It comes as US military and intelligence officials believe Russia is set to run a major nuclear weapons exercise in the coming weeks as a warning to Nato not to intervene in the event of Putin invading Ukraine, the Financial Times reported.
General Mark Milley, chair of the joint chiefs, and Avril Haines, director of national intelligence, said on Thursday that Putin was planning to begin the exercises in mid-February, according to a Congressional aide.
Russia usually holds its annual nuclear exercises in the autumn but the US believes Putin has decided to hold them earlier this year as a show of strength.
Meanwhile, NATO has warned that Russia is massing nuclear-capable missiles along with 30,000 troops in Belarus.
Jens Stoltenberg, NATO general secretary, said earlier this week that Russia has already deployed thousands of troops including Spetsnaz special forces, along with Iskander missiles that can be tipped with nukes, fighter jets, and S-400 anti-aircraft systems.

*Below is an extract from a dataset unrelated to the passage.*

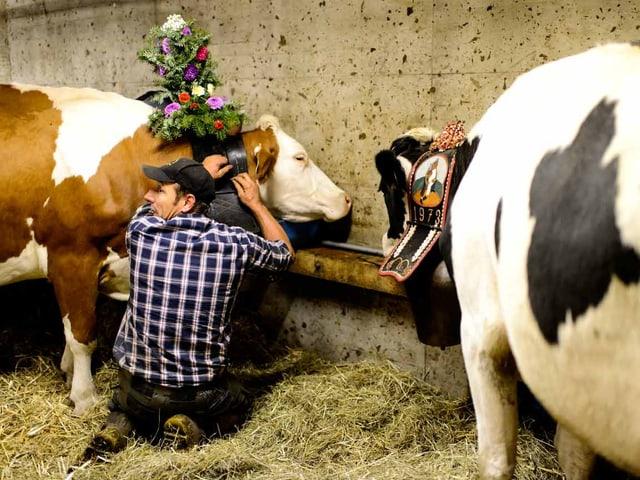 Ein Senn bindet der Kuh einen Kopfschmuck auf.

As war fears mounted, Ukrainian authorities launched a series of drills for civilians to prepare for a possible Russian invasion
In recent months, Russia has conducted a series of joint drills with Belarus and repeatedly sent its nuclear-capable long-range bombers to patrol the skies over its neighbour, which borders Nato members Poland, Lithuania and Latvia. (Above, a Russian soldier taking part in a military exercise on Saturday)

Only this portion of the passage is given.